Claude Mythos Posts METR Score That Breaks the Chart Scale

Claude by Anthropic
Image: Anthropic

Anthropic's Claude Mythos model posted a score on METR's autonomous task benchmark that the chart literally couldn't fit. The result exceeded the top of the existing scale, forcing METR to extend it.

For context: METR (Model Evaluation and Threat Research) runs a specific type of evaluation that most AI benchmarks skip. Instead of asking a model to answer questions or solve puzzles, METR gives AI agents real-world software tasks and measures how long a human expert would need to complete the equivalent work. A score of "30 minutes" means the AI can complete tasks that would take a skilled human 30 minutes of focused effort, working largely on its own without step-by-step guidance. The chart tracking this metric across all frontier models over time has been nicknamed "the most important chart in AI" because it measures something practical: actual autonomous capability, not pattern-matching on test sets.

What the Trajectory Has Looked Like

A year ago, top models scored somewhere in the range of minutes on METR's hardest task sets. The trend has been steep - roughly doubling every few months as models improved at planning, tool use, and recovering from errors mid-task. But even with that trajectory, no model had pushed the chart to its limits before Claude Mythos.

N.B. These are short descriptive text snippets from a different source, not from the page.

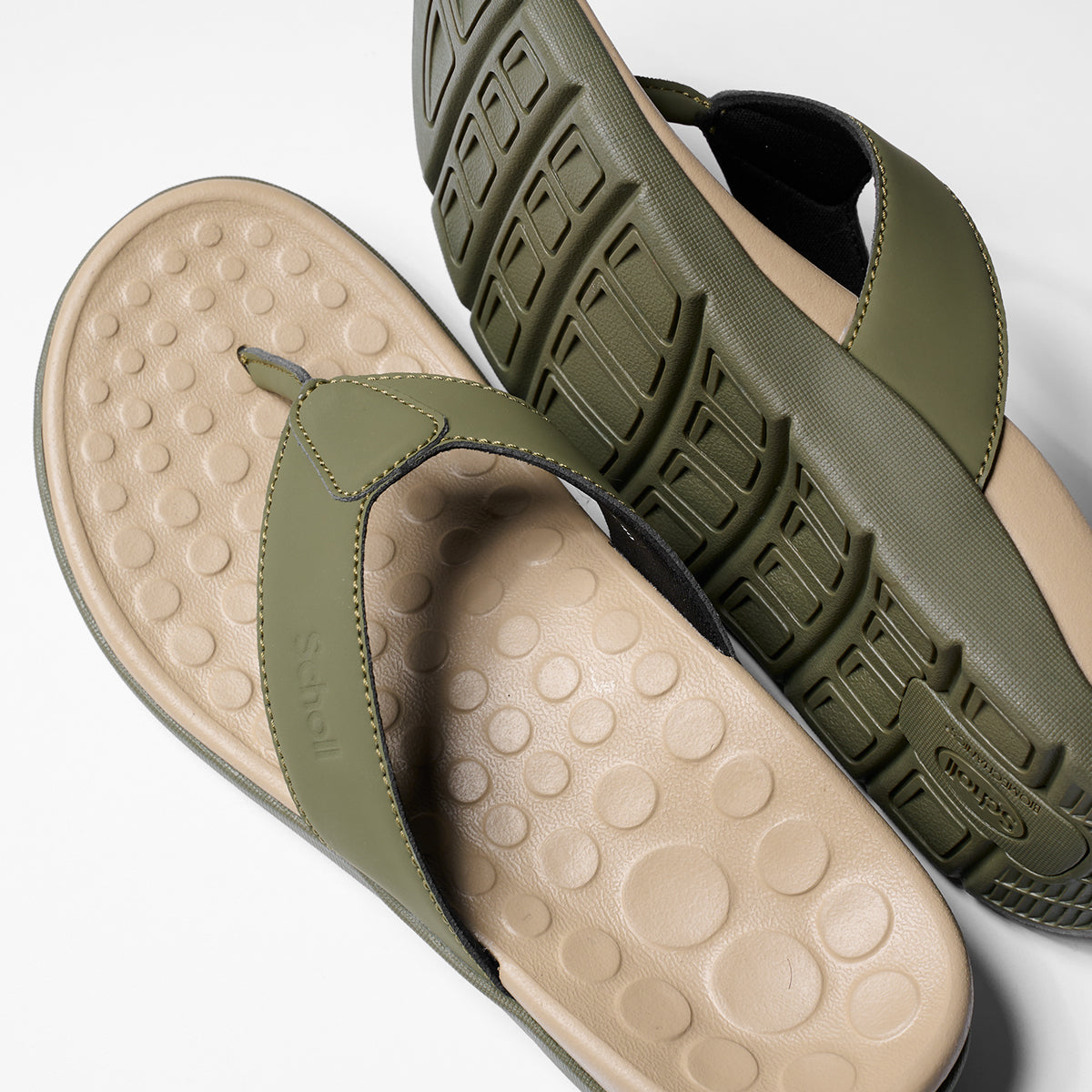 รองเท้าแตะหูหนีบ Unisex สกอลล์ รุ่น Biom Paul - Scholl Shoes Thailand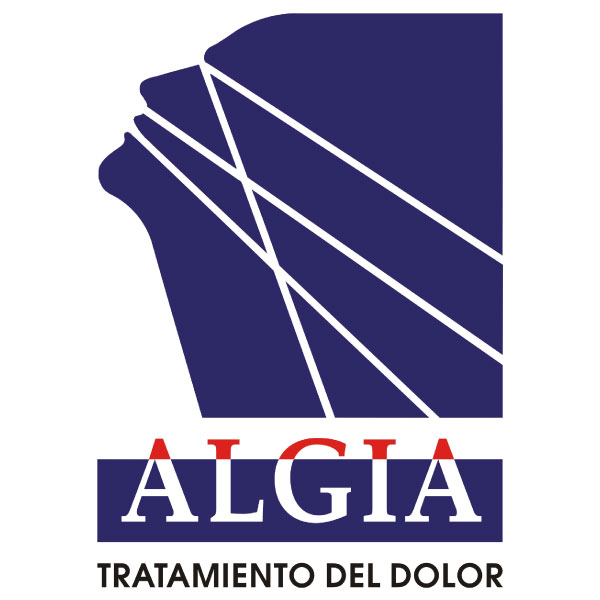 Diseño logo Algia Carballo Design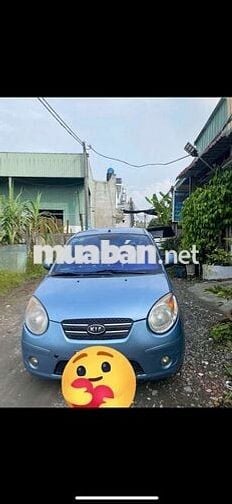 Cần bán xe nhà Kia Morning 2008 SLX 1.0 MT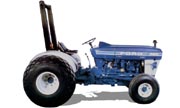 TractorData.com Ford 2910 LCG tractor engine information
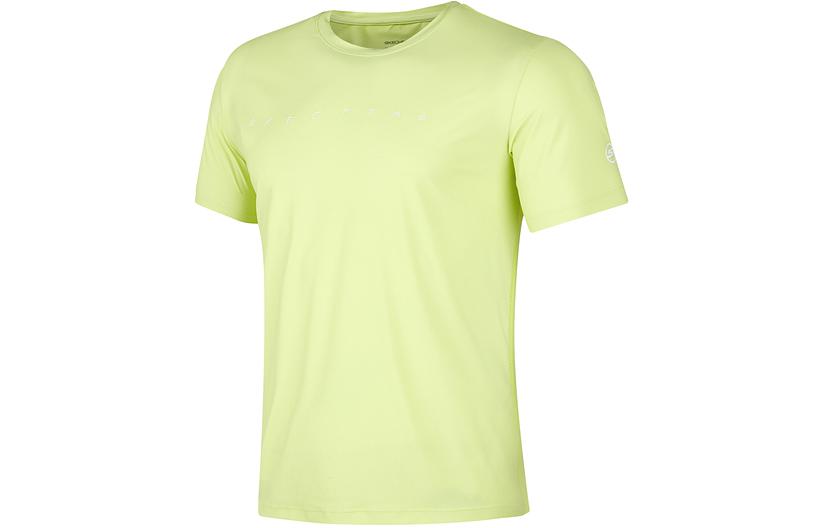 

Футболка мужская светло-желтая зеленая Skechers, Зеленый, Футболка мужская светло-желтая зеленая Skechers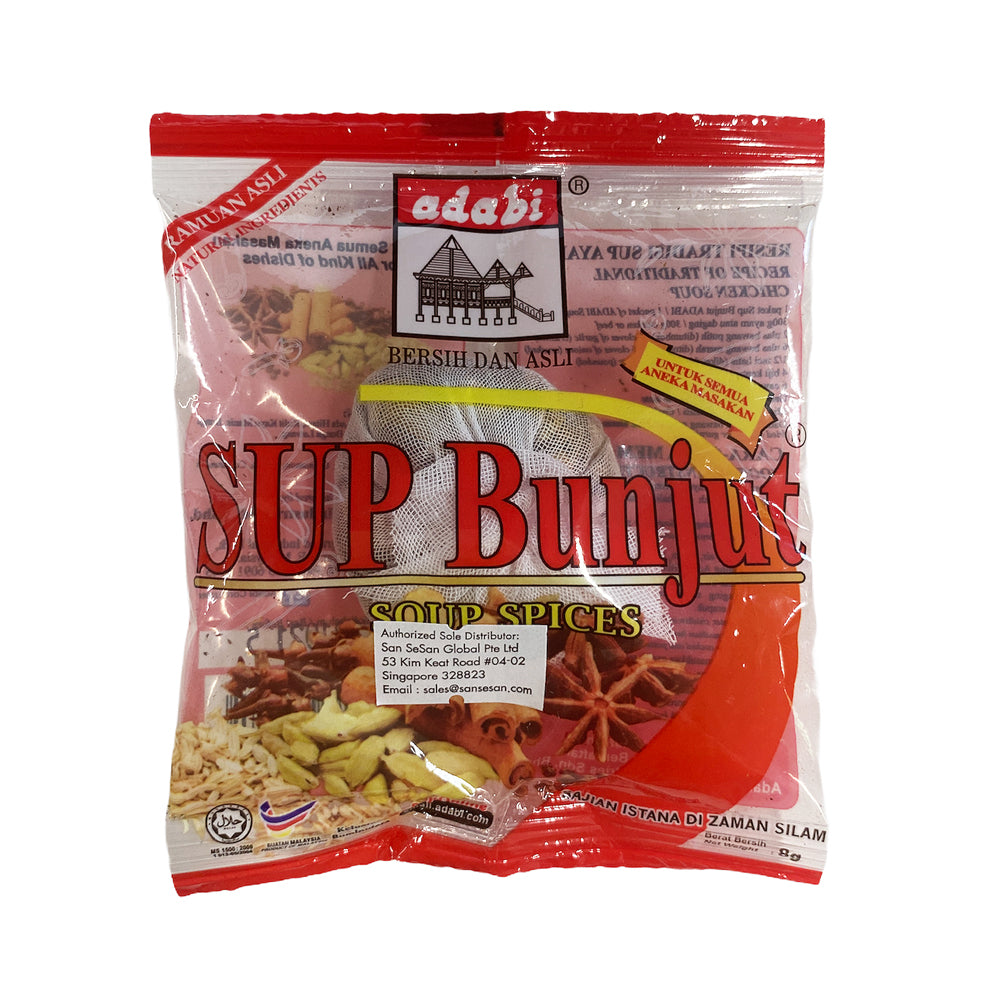 Adabi, Sup Bunjut Spices, 8 g – Al Barakah Health & Beauty Mart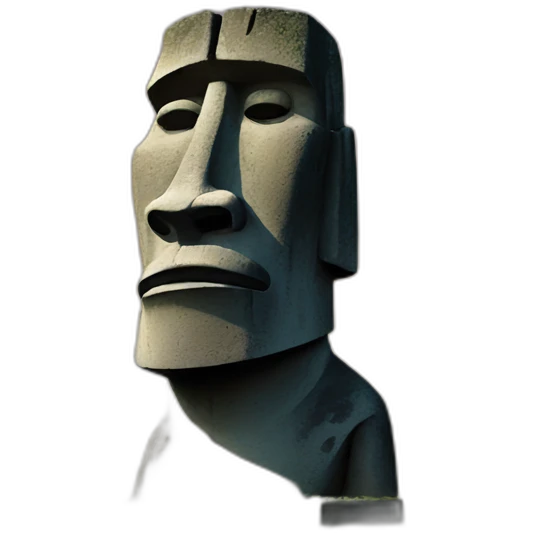 Moai emoji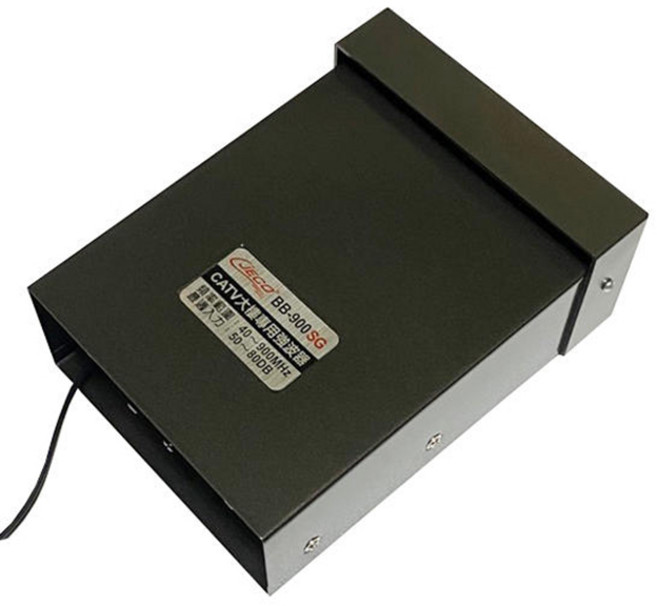 JEGO BB-900 SG CATV 數位電訊號放大器, 1個, BB-900SG
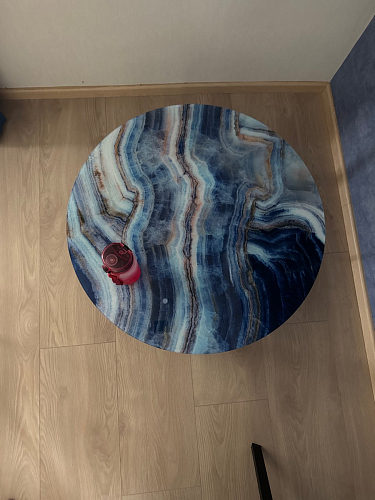 Журнальный столик Роб D-700 аурум фото покупателя 4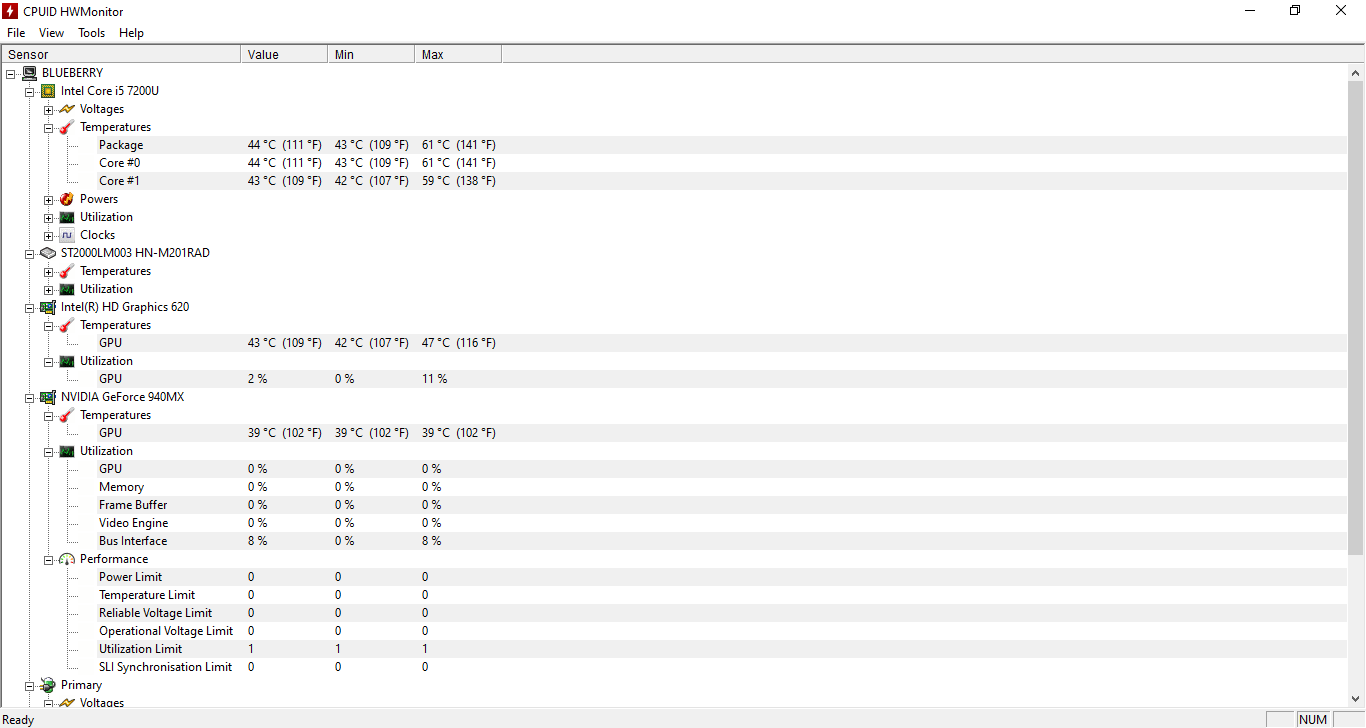 linux check cpu temp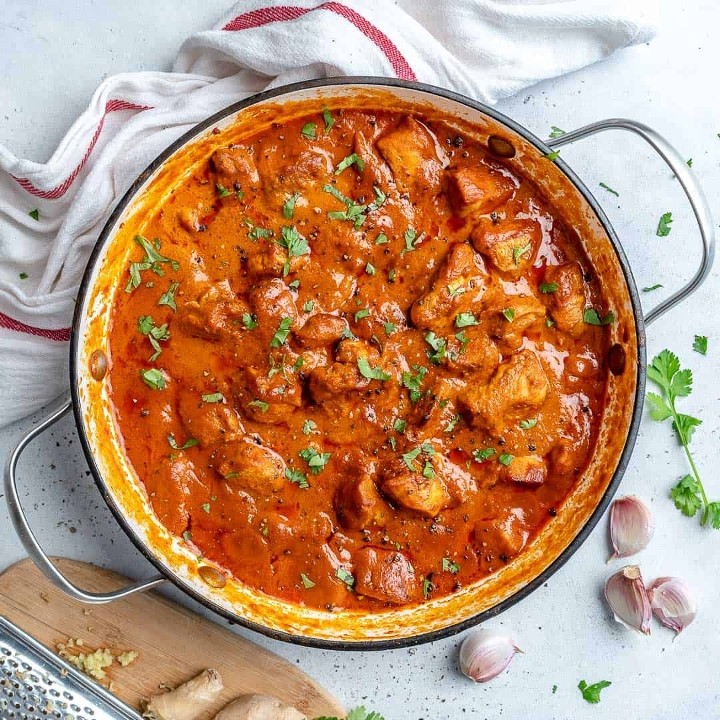 INCREDIBLE BUTTER CHICKEN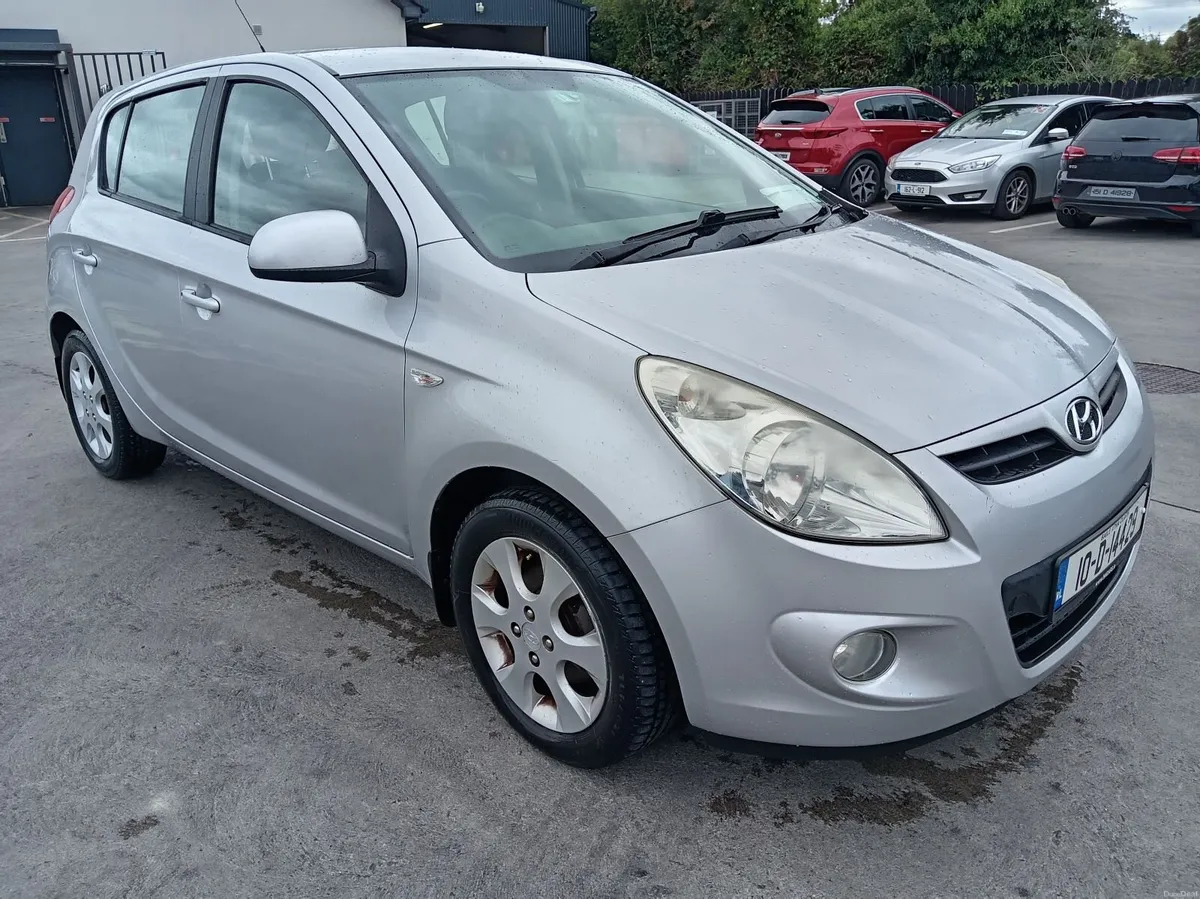 10 HYUNDAI 120 1.2 NEW NCT 07/27 LOW MILES!! - Image 1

The benchmark matters most for people building AI agents - automated workflows where the AI works through a multi-step problem without a human checking each step. Better METR scores translate directly to agents that can handle longer, messier, more realistic tasks without getting stuck or drifting off course. For a developer using Claude Code to refactor a codebase, or a marketer using an AI agent to research and draft a campaign, a higher METR score means fewer babysitting interruptions.

What This Means for Agent Reliability

The jump isn't just a bragging-rights moment. METR's evaluation specifically tests the kind of work that breaks current AI agents most often: tasks requiring multiple tool calls, error correction, and judgment calls about when to ask for clarification versus when to proceed. A model that scores significantly higher on these tasks is, in practice, one that completes real jobs more often without hitting a wall and waiting for human rescue.

The practical question is whether Claude Mythos's METR performance translates to the workflows actual users run - which are messier and more varied than any benchmark. Anthropic hasn't published a full technical breakdown yet, so independent testing will matter. But METR is one of the more credible evaluation teams in the field, and their methodology is explicitly designed to resist the kind of benchmark gaming that inflates scores on simpler tests.

For anyone currently running AI agents in production, Claude Mythos deserves a serious look. A chart-breaking METR result doesn't guarantee it handles your specific workflow better, but it's the strongest signal yet that autonomous AI task completion has moved into genuinely new territory.